The Indian, never looking up to the American standing before him and
hardly taking his eyes off his work, said politely and without the
slightest trace of enthusiasm in his voice, “In such a case I might not
be quite unwilling to sell each for forty centavitos.”
Mr Winthrop bought sixteen baskets which was all the Indian had in
stock.
After three weeks’ stay in the Republic, Mr Winthrop was convinced that
he knew this country perfectly, that he had seen everything and knew all
about the inhabitants, their character and their way of life, and that
there was nothing left for him to explore. So he returned to good old
Nooyorg and felt happy to be once more in a civilised country, as he
expressed it to himself.
One day going out for lunch he passed a confectioner’s and, looking at
the little display in the window, he suddenly remembered the little
baskets he had bought in that faraway Indian village.
He hurried home and took all the baskets he still had left to one of the
best known candy-makers in the city.
“I can offer you here,” Mr Winthrop said to the confectioner, “one of
the most artistic and at the same time the most original of boxes, if
you wish to call them that. These little baskets would be just right for
the most expensive chocolates meant for elegant and high priced gifts.
Just have a good look at the sir, and let me listen.”
The confectioner examined the baskets and found them extraordinarily
well suited for a certain line in his business. Never before had there
been anything like them for originality, prettiness and good taste. He,
however, avoided most carefully showing any sign of enthusiasm, for
which there would be time enough once he knew the price and whether he
could get a whole load exclusively.
He shrugged his shoulders and said, “Well, I don’t know.
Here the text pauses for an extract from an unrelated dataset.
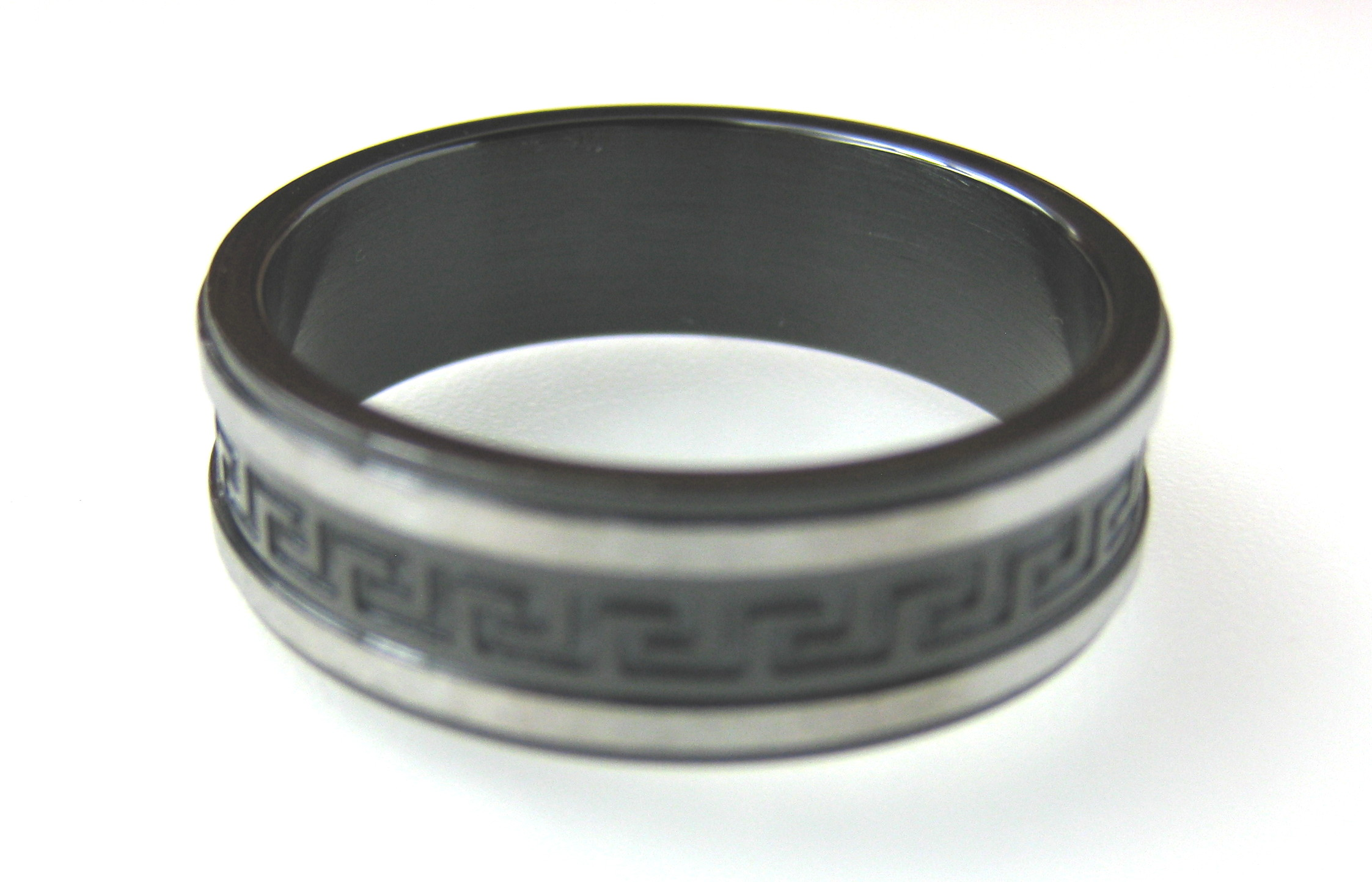 Black Stainless Steel Motif Mens Ring Band - various sizes - f-rg3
If you asked me
I’d say it isn’t quite what I’m after. It depends of course on the
price. In our business the package mustn’t cost more than what’s in it.”
“Do I hear an offer?” Mr Winthrop asked.
“Why don’t you tell me in round figures how much you want for them? I’m
no good at guessing.”
“Well, I’ll tell you, Mr Kemple: since I’m the smart guy who discovered
these baskets and since I’m the only Jack who knows where to lay his
hands on more, I’m selling to the highest bidder, on an exclusive basis
of course. I’m positive you can see it my way, Mr Kemple.”
“Quite so, and may the best man win,” the confectioner said. “I’ll talk
the matter over with my partners. See me tomorrow morning same time,
please, and I’ll let you know how far we might be willing to go.”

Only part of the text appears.